• _WHAT THE TASK REQUIRES_:
Can you pull out, word for word, the part below that opens with the line containing "this 564×423 image." and closes with the line containing "rusty barrel band [502, 304, 564, 348]", including both of those lines?

• _SUPPLIED DATA_:
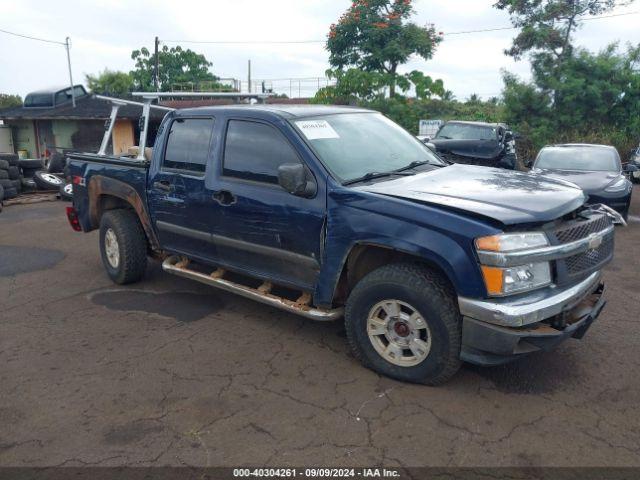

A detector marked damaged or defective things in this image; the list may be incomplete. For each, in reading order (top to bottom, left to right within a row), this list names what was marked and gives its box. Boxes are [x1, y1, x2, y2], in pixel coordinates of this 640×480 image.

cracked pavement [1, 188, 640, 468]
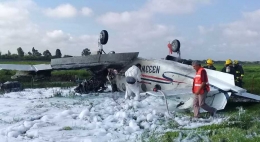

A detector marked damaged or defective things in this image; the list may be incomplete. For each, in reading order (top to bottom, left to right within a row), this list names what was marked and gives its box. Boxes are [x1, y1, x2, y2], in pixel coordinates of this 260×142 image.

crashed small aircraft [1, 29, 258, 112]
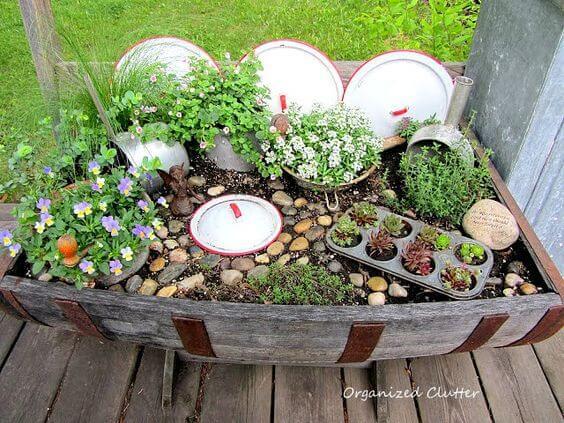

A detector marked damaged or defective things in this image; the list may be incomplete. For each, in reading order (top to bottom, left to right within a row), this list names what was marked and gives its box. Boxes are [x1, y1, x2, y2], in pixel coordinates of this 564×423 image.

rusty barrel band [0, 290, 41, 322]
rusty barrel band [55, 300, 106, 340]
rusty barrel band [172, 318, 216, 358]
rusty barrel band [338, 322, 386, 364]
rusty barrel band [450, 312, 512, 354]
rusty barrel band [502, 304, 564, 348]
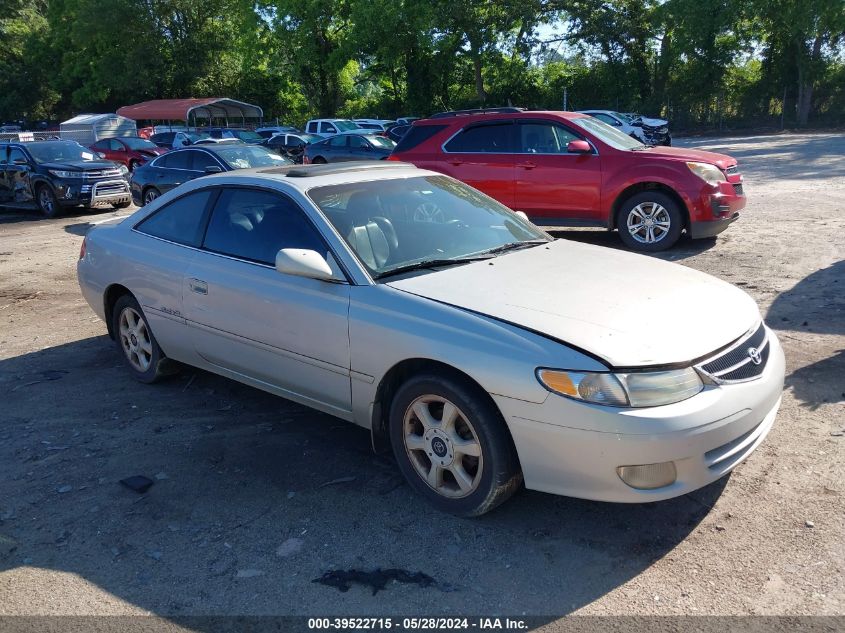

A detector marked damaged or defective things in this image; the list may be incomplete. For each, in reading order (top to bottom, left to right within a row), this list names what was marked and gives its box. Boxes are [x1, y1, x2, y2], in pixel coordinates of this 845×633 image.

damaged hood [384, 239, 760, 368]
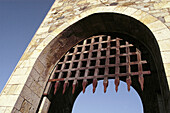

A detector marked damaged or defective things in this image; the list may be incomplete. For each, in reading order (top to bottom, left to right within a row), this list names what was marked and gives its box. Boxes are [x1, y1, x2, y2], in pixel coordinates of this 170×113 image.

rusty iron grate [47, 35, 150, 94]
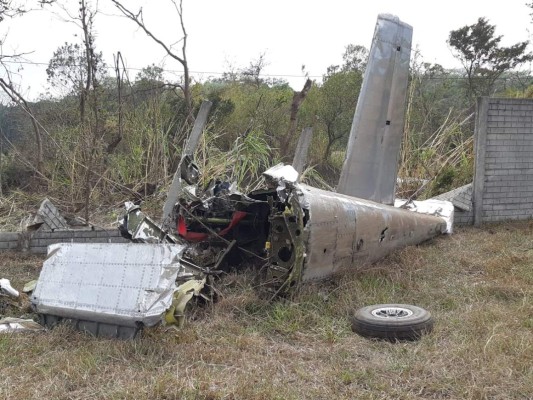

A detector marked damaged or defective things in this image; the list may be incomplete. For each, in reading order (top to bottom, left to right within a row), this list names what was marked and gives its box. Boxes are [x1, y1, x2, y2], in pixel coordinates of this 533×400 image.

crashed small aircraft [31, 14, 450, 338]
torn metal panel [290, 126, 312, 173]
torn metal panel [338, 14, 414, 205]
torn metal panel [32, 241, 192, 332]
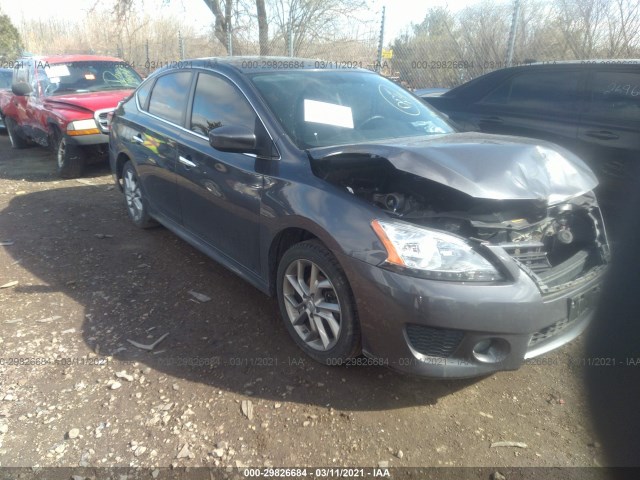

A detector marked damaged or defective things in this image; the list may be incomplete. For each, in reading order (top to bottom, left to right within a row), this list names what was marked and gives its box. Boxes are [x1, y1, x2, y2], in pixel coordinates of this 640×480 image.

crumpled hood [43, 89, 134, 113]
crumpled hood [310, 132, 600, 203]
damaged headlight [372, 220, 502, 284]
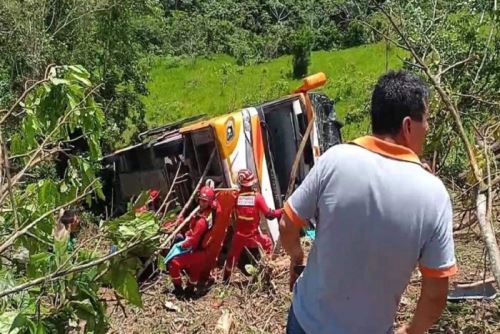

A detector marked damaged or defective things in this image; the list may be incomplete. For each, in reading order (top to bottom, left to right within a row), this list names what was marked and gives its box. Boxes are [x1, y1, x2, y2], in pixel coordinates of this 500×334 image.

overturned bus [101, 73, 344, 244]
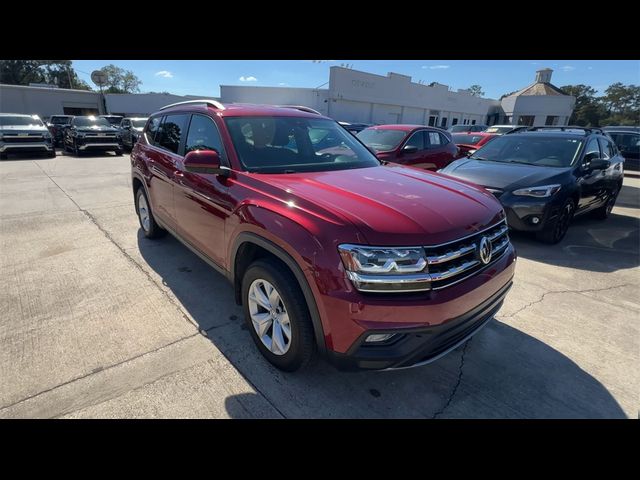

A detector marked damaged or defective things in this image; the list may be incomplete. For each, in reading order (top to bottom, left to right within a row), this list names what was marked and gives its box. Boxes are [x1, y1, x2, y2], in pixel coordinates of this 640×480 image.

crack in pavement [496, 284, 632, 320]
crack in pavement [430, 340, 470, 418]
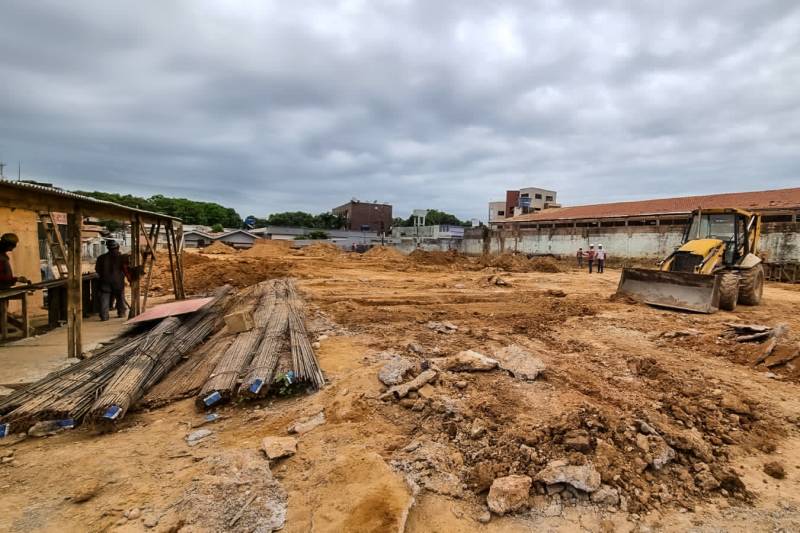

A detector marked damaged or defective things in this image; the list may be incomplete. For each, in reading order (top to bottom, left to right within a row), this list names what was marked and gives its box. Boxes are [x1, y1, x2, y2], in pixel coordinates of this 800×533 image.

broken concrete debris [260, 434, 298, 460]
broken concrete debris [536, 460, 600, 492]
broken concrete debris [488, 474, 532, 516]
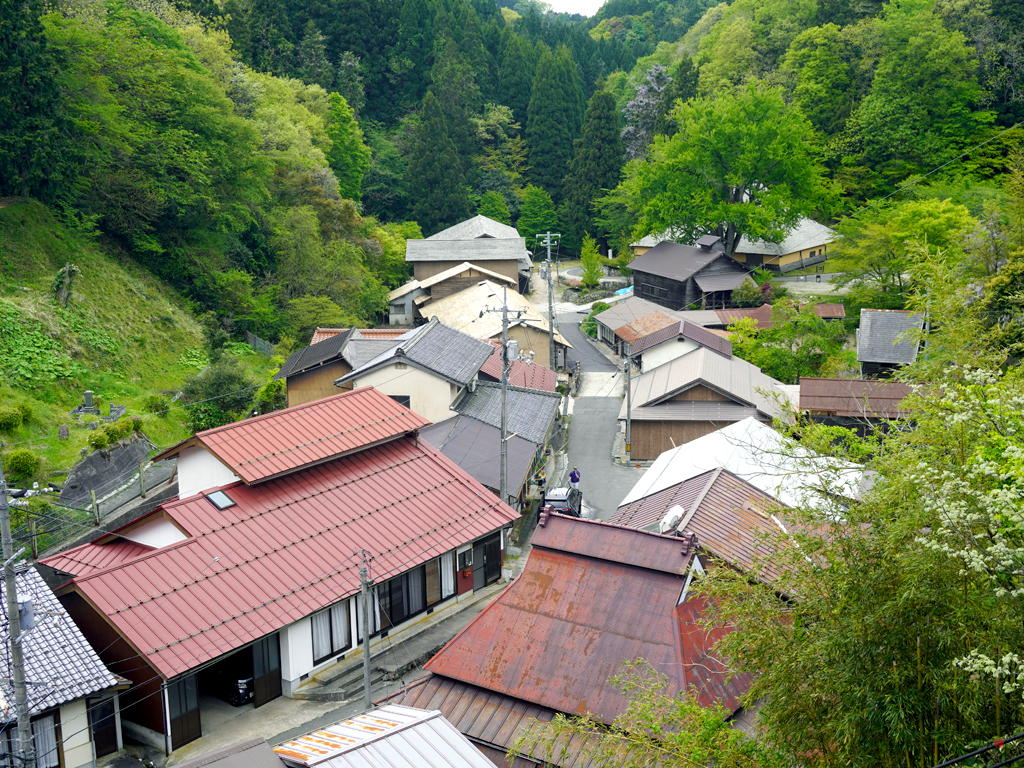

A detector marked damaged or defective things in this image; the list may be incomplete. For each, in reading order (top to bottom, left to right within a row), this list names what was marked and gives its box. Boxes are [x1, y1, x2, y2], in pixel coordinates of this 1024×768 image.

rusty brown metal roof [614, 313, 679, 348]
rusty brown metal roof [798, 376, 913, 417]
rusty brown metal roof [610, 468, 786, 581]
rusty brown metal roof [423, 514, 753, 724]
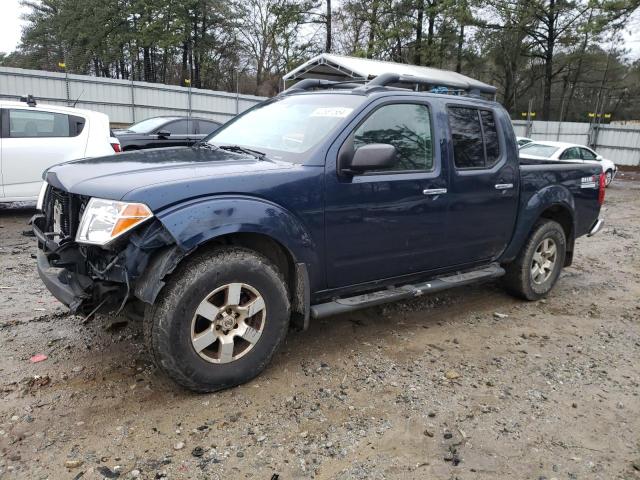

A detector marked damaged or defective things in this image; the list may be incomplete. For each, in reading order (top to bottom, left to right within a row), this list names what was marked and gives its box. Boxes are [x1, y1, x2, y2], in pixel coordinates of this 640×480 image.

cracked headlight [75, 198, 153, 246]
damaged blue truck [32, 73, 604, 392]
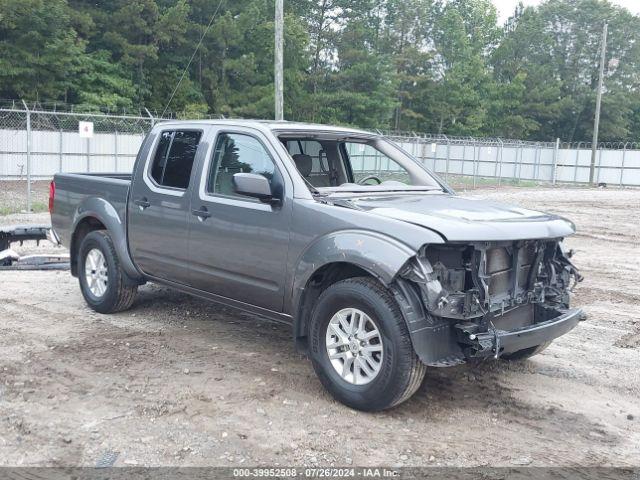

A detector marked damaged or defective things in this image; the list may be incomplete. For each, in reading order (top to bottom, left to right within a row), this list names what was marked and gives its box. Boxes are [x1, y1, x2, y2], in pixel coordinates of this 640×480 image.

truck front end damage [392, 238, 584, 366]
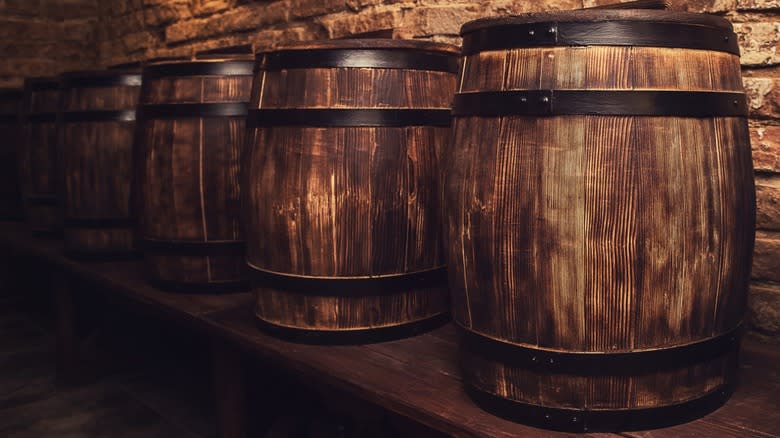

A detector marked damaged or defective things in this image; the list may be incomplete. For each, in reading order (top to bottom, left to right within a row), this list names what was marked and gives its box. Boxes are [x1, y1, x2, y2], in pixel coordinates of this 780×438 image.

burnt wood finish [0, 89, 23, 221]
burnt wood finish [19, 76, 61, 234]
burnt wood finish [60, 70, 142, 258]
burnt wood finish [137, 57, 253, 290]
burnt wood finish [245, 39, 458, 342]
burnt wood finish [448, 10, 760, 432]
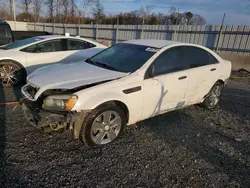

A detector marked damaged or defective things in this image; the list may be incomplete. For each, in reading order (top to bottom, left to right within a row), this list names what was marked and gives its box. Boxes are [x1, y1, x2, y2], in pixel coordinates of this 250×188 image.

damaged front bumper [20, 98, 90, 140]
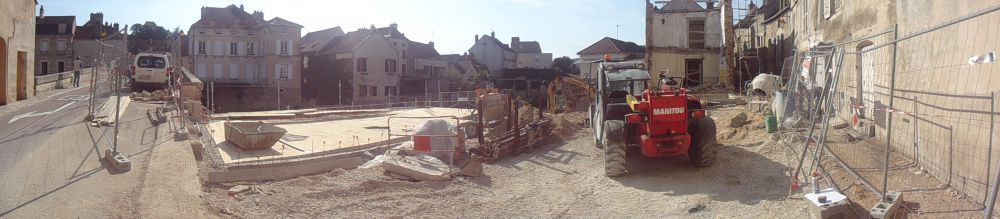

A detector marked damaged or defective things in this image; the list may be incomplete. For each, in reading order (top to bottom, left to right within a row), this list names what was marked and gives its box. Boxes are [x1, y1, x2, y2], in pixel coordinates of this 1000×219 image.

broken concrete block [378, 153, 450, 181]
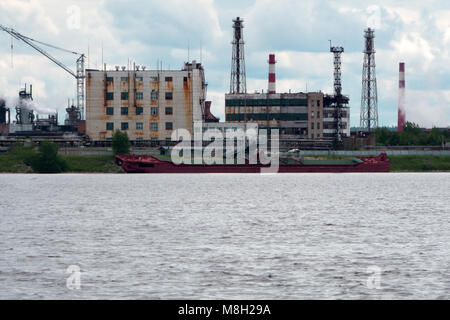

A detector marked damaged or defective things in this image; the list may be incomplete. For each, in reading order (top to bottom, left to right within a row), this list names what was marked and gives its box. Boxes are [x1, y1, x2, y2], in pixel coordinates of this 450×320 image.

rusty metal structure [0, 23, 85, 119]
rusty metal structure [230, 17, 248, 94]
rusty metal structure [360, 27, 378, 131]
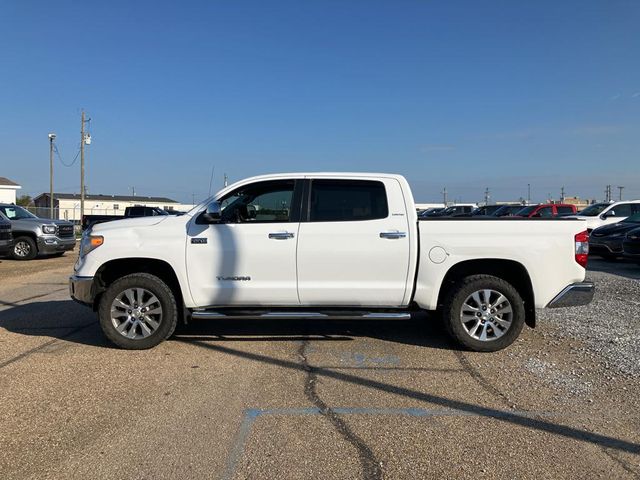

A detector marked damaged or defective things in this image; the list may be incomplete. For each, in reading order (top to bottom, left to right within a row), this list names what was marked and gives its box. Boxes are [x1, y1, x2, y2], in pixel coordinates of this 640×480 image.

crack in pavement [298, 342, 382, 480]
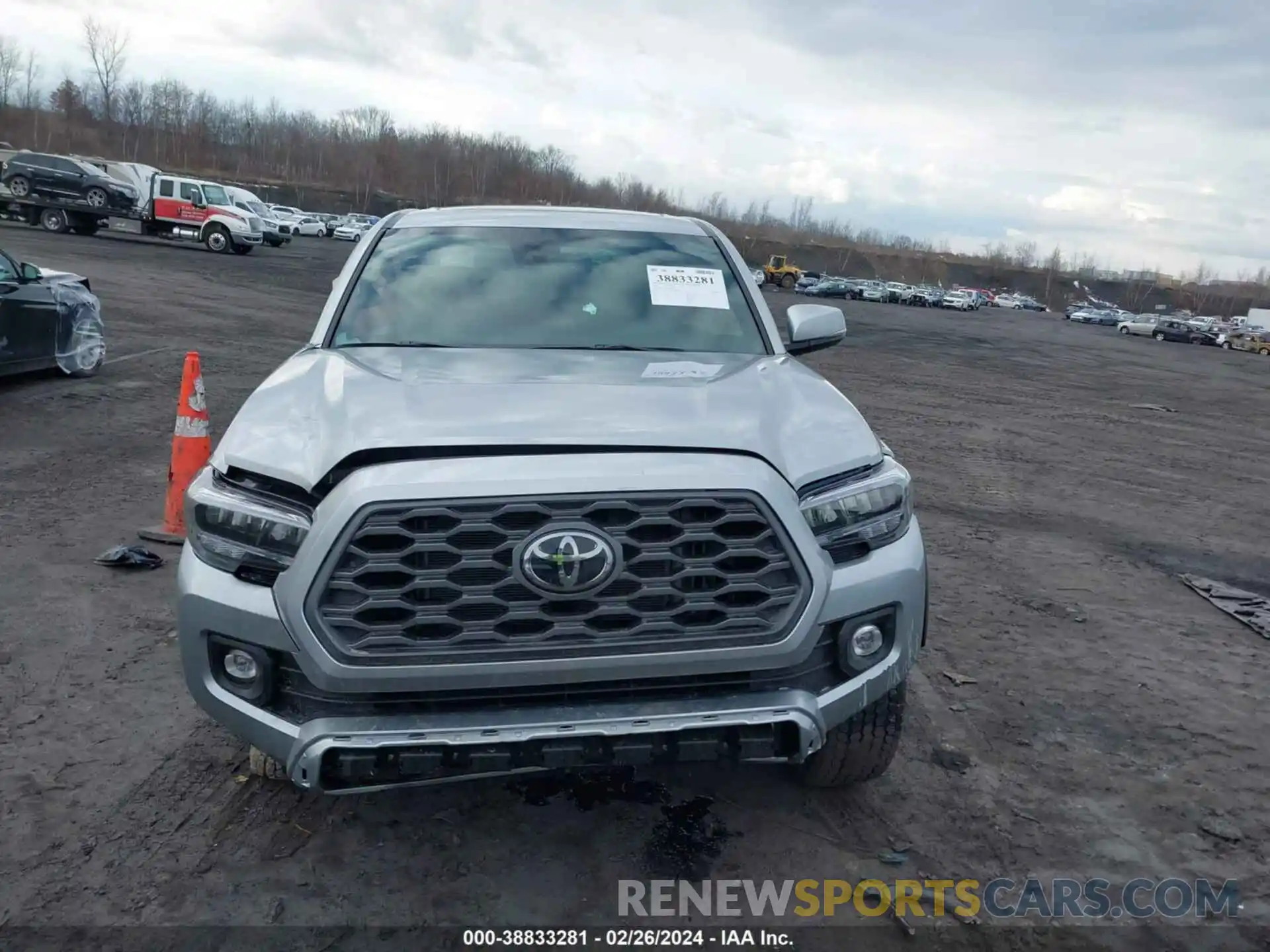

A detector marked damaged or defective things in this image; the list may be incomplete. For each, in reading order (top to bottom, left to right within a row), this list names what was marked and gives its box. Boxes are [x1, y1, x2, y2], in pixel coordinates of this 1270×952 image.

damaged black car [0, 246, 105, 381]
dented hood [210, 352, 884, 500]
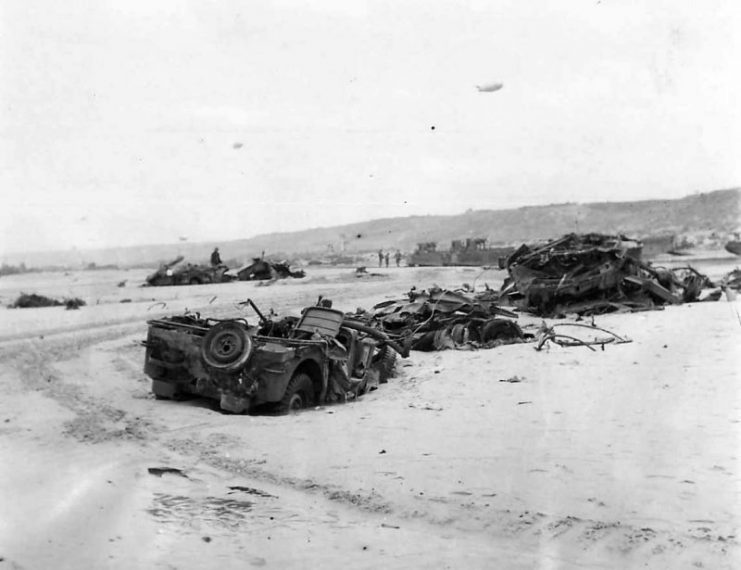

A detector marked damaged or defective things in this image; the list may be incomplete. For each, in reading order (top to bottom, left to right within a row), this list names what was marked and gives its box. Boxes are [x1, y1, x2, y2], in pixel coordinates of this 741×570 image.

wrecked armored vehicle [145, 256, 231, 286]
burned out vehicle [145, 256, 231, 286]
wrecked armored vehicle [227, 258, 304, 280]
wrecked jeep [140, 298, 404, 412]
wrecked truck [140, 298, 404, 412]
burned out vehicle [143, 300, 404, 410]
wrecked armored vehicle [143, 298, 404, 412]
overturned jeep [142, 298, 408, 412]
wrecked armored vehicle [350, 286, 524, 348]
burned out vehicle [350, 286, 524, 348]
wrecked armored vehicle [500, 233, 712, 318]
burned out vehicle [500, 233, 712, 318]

• _REPLY TO THE TASK_:
A detector marked damaged or defective things in this image; the list may be incomplete. For each, in reading order (top to bottom, left to right within a row), this list names what was marked and gives its box. Boxes are [x1, y1, x2, y2], in pixel coordinates of this 564×423 image.

rusty barrel band [0, 290, 41, 322]
rusty barrel band [55, 300, 106, 340]
rusty barrel band [172, 318, 216, 358]
rusty barrel band [338, 322, 386, 364]
rusty barrel band [450, 312, 512, 354]
rusty barrel band [502, 304, 564, 348]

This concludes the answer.